==== SELECTED PASSAGE ====

They are transported over the TCAP protocol, which is specified by ITU-T under the tiny name
Q.773; it is quite an old protocol, the initial version dates back from 1988, and the current one
is from 1997.
The MAP specification can be found in the 3GPP standard
[TS 29.002](http://www.3gpp.org/DynaReport/29002.htm), the ASN.1 definition is available
in the directory
[pycrate_asn1dir/3GPP_MAP_29002/](https://github.com/ANSSI-FR/pycrate/blob/master/pycrate_asn1dir/3GPP_MAP_29002/)
and the corresponding Python modules are in the compiled file
[pycrate_asn1dir/MAP.py](https://github.com/ANSSI-FR/pycrate/blob/master/pycrate_asn1dir/MAP.py).
The CAP specification can be found in the 3GPP standard
[TS 29.078](http://www.3gpp.org/DynaReport/29078.htm), the ASN.1 definition is available
in the directory
[pycrate_asn1dir/3GPP_CAP_29078/](https://github.com/ANSSI-FR/pycrate/blob/master/pycrate_asn1dir/3GPP_CAP_29078/)
and the corresponding Python modules are in the compiled file
[pycrate_asn1dir/CAP.py](https://github.com/ANSSI-FR/pycrate/blob/master/pycrate_asn1dir/CAP.py).

==== INFORMATION SUPPLIED ====

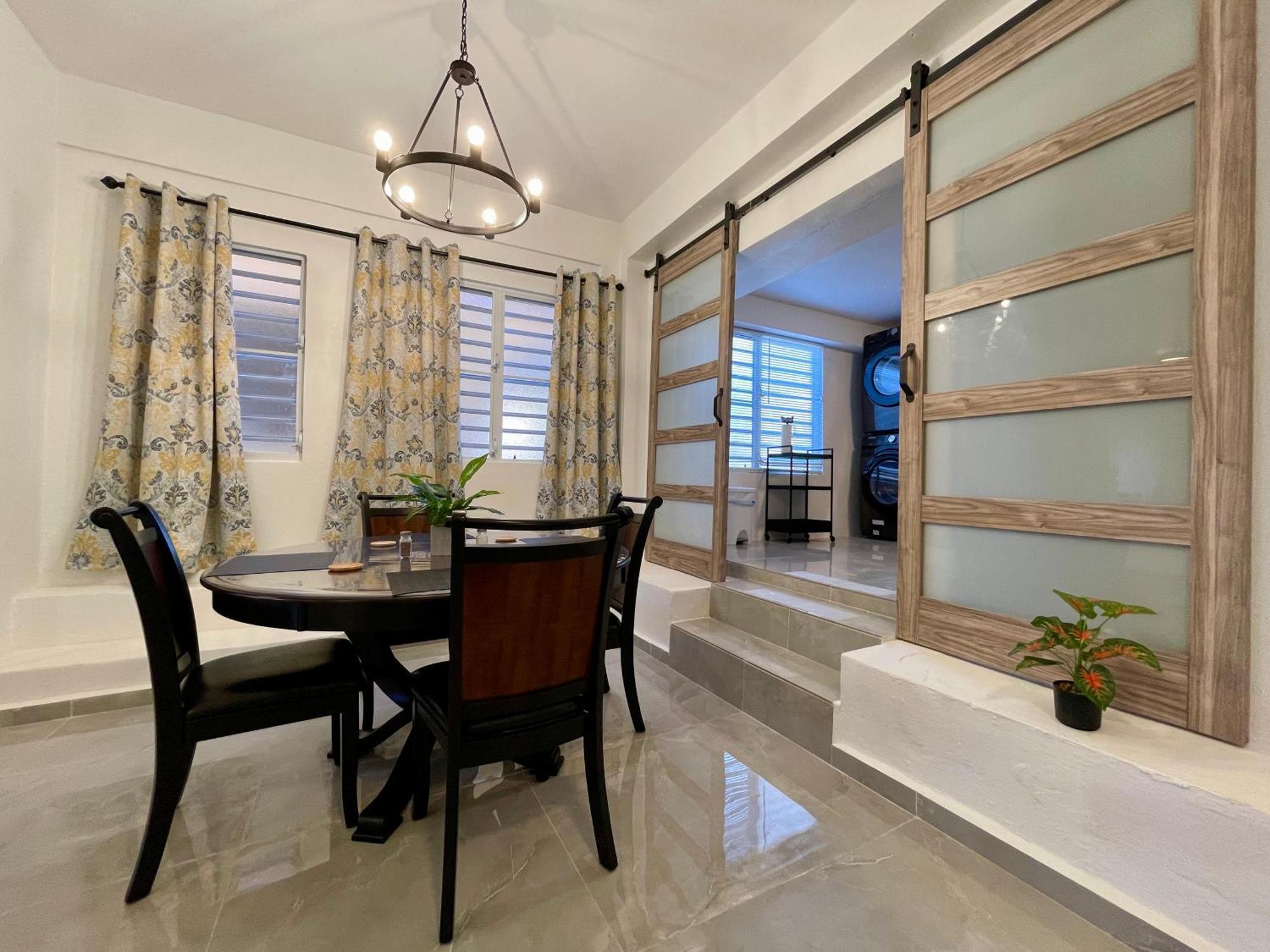 Mont Offering A Loft And 3 Bedroom Steps From The Ferry Apartment *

====

### [YOUR INSTRUCTIONS]
What is the Spanish translation of this sentence from the excerpt on MAP and CAP specifications: "The CAP specification can be found in the 3GPP standard TS 29.078, the ASN.1 definition is available in the directory pycrate_asn1dir/3GPP_CAP_29078/ and the corresponding Python modules are in the compiled file pycrate_asn1dir/CAP.py."? The lines after the excerpt are separate material.

### [OUTPUT OF THE EXERCISE]
La especificación CAP se encuentra en la norma 3GPP TS 29.078, la definición ASN.1 está disponible en el directorio pycrate_asn1dir/3GPP_CAP_29078/ y los módulos de Python correspondientes están en el archivo compilado pycrate_asn1dir/CAP.py.